A PONY which was found abandoned at the side of the road has found a new home at an equine college.

The pony, named Noo-Noo, was one of five ponies in a roadside abandonment case that were named after Teletubbies characters by their rescuers.

After being rescued by the RSPCA, Noo-Noo found temporary residency at Middlesbrough-based Robinson’s Equi-Teach yard, but has since been moved to Askham Bryan College’s centre in Stewart Park in the town.

It is the campus’s first-ever rescue pony. It has been looked after by the college’s students since the summer, then moved onto campus in late December.

Noo-Noo has joined the three other resident Shetland ponies at the centre and is to be looked after by the college’s animal care and management students.

Tom Allen, level three animal management student, said: “I am really pleased Noo-Noo has moved on campus.

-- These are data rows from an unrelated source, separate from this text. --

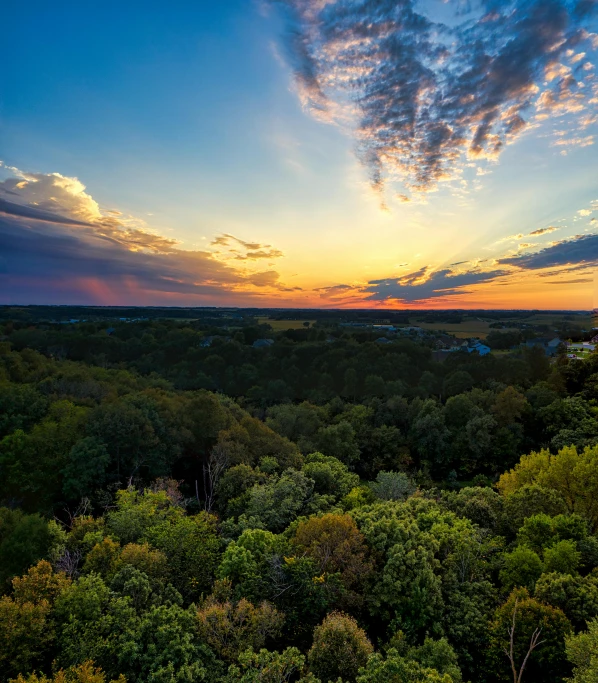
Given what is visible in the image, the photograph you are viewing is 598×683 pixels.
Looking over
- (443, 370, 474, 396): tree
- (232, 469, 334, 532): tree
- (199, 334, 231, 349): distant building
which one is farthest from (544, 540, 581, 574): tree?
(199, 334, 231, 349): distant building

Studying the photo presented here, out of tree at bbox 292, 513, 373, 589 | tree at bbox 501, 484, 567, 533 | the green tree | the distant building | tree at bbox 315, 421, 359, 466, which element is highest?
the distant building

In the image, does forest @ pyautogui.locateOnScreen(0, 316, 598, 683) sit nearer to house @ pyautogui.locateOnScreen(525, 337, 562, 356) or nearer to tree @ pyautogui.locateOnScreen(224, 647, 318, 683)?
tree @ pyautogui.locateOnScreen(224, 647, 318, 683)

“It has given us the opportunity to learn more about horses and their care as part of our studies, as well as gain skills in responsibility and compassion.”

The future is also bright for the pony.

After a year of being fostered at Stewart Park, Noo-Noo will be broken in and available for a permanent home.

Catherine Fairburn, lecturer and level three equine course manager, said: “We’re proud to have welcomed the college’s first rescue pony to Stewart Park.

“We believe that, following a year of care with our students, Noo-Noo will be in fantastic health and ready to move on.”

In the five-year period between 2009 and 2014, the RSPCA received calls from just short of 500,000 people concerned about either neglected or abandoned horses.

Over the same timeframe, the charity said that the number of horses being collected by its inspectors doubled - a 108 per cent increase.

Stewart Park is York-based Askham Bryan College’s Middlesbrough centre, located in the heart of the Middlesbrough park.

It is one of the college’s eight campuses across the north of England, which also include Scarborough, Newcastle, Newton Rigg and Saltaire.

Opened in September 2017 following a successful Heritage Lottery Fund grant, the Grade-II listed Central Lodge in Stewart Park has been transformed into a state-of-the-art animal management and land-based teaching facility.

The centre and its educational hub will host a range of events throughout the year, and students have access to 120 acres of parkland, including mature woodland, an arboretum on the southern side and two lakes which provide habitat for a variety of species.